Rewrite the lines below with "rocky outcrop" replaced by "rock ledge" wherever it appears, keeping everything else the same. Omit the pictures from your version.

━━━━━━

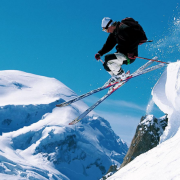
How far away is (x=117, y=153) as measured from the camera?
649 ft

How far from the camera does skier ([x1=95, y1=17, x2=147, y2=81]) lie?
559 cm

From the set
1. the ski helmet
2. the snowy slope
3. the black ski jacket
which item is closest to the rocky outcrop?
the black ski jacket

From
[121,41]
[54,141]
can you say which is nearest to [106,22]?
[121,41]

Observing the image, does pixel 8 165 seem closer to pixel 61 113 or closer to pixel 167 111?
pixel 61 113

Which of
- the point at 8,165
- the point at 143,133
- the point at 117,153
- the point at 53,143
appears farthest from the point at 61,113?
the point at 143,133

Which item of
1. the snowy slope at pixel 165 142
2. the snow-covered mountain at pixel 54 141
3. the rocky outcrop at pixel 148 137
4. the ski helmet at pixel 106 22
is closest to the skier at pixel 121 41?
the ski helmet at pixel 106 22

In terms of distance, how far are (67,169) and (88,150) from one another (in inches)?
777

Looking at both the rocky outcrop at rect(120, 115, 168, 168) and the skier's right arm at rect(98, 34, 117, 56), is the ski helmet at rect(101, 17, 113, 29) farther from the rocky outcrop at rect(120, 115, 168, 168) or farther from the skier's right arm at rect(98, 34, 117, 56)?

━━━━━━

→ The completed task
How far away is (x=117, y=153) as measured from the camera?
649 ft

How far from the camera does skier ([x1=95, y1=17, x2=147, y2=81]) lie?
559 cm

From the set
1. the ski helmet
2. the snowy slope
3. the black ski jacket
which item is closest to the rock ledge?
the black ski jacket

From
[121,41]
[54,141]
can you say which is nearest to [106,22]?
[121,41]

Observing the image, does pixel 8 165 seem closer to pixel 61 113 or closer to pixel 167 111?
pixel 61 113

Which of
- the point at 8,165
- the point at 143,133
- the point at 117,153
- the point at 53,143
appears farthest from the point at 61,113?
the point at 143,133

Which item of
1. the snowy slope at pixel 165 142
2. the snow-covered mountain at pixel 54 141
3. the rock ledge at pixel 148 137
4. the ski helmet at pixel 106 22
is closest to the skier at pixel 121 41?
the ski helmet at pixel 106 22

In terms of distance, how far are (67,169) and (88,150) from one another (in inches)?
777

Looking at both the rock ledge at rect(120, 115, 168, 168) and the skier's right arm at rect(98, 34, 117, 56), is the ski helmet at rect(101, 17, 113, 29) farther from the rock ledge at rect(120, 115, 168, 168) or farther from the skier's right arm at rect(98, 34, 117, 56)?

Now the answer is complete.